The project is headed by Project Researcher Janne Saarikoski. He says that the objective of the project is to create a one-stop service window through small steps. The core information on the port infrastructure will be co-ordinated with the open data held by the Finnish Transport Agency. In the future, a shipping company could for example see directly on the Internet to which terminal and to which quay a ship of a certain size could go.

The construction of the upcoming models is work reaching about ten years into the future. There have been earlier attempts to increase digitalisation in port operations, but these have not really materialised. For example, the Mobileport project looked for solutions to the customer’s cargo management operations, but the time was not right back then, says Markku Koskinen.

Markku Koskinen is very pleased that the Digiport project is now in progress. He thinks that the companies operating at the port may be a bit shy about information related to port operations.

“They may feel that the information is not public, even if it is. There are still many fears about data security.”

Markku Koskinen says that the port is living firmly in this time, but at the same time the logistics industry still has a burden of traditions. There is a bridge to gap between the Finnish labour-intensive port work and an approach that improves performance and fluency by utilising digital technology.

A pilot product will be built of the model to be developed at the Port of HaminaKotka, the biggest port in Finland. Later on, the model can be sold to other ports in Finland.

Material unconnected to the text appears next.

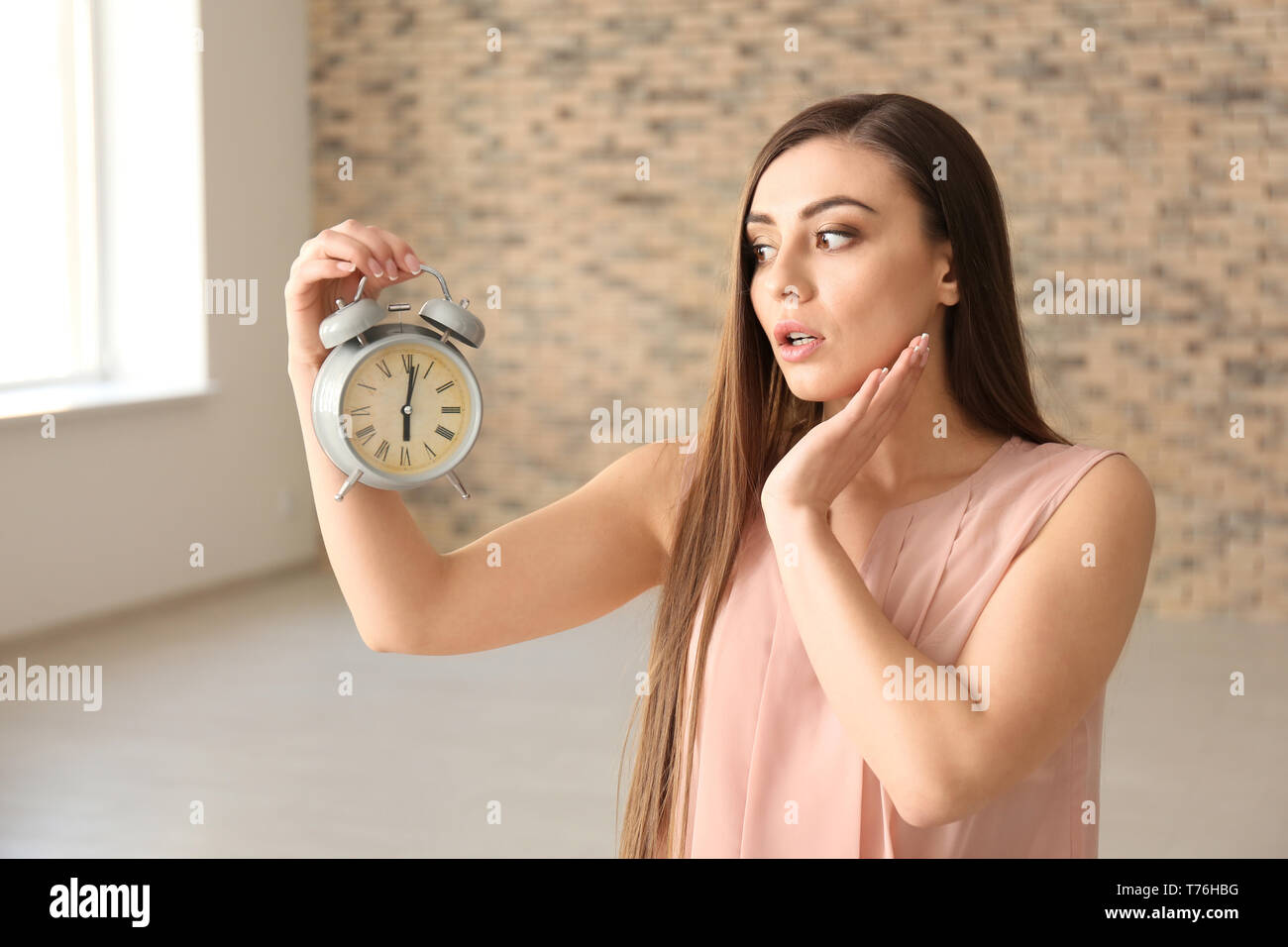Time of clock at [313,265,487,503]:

The project will include training sessions and workshops in the utilisation of open information. There will also be a Hack the Port event, which aims to find new solutions and services to be applied within the port industry. A server for open data and a data list will be created for the target ports for making the data available.

The two-year project launched at the beginning of October is administered by the Kotka Maritime Research Centre, and the other executing parties are the South-Eastern Finland University of Applied Sciences Xamk, the Centre for Maritime Studies MKK of the University of Turku and the Finnish Information Society Development Centre TIEKE. The other funding parties are the European Regional Development Fund (ERDF), the Port of HaminaKotka and the Port of Turku.

The budget of the project is 366,000 euros.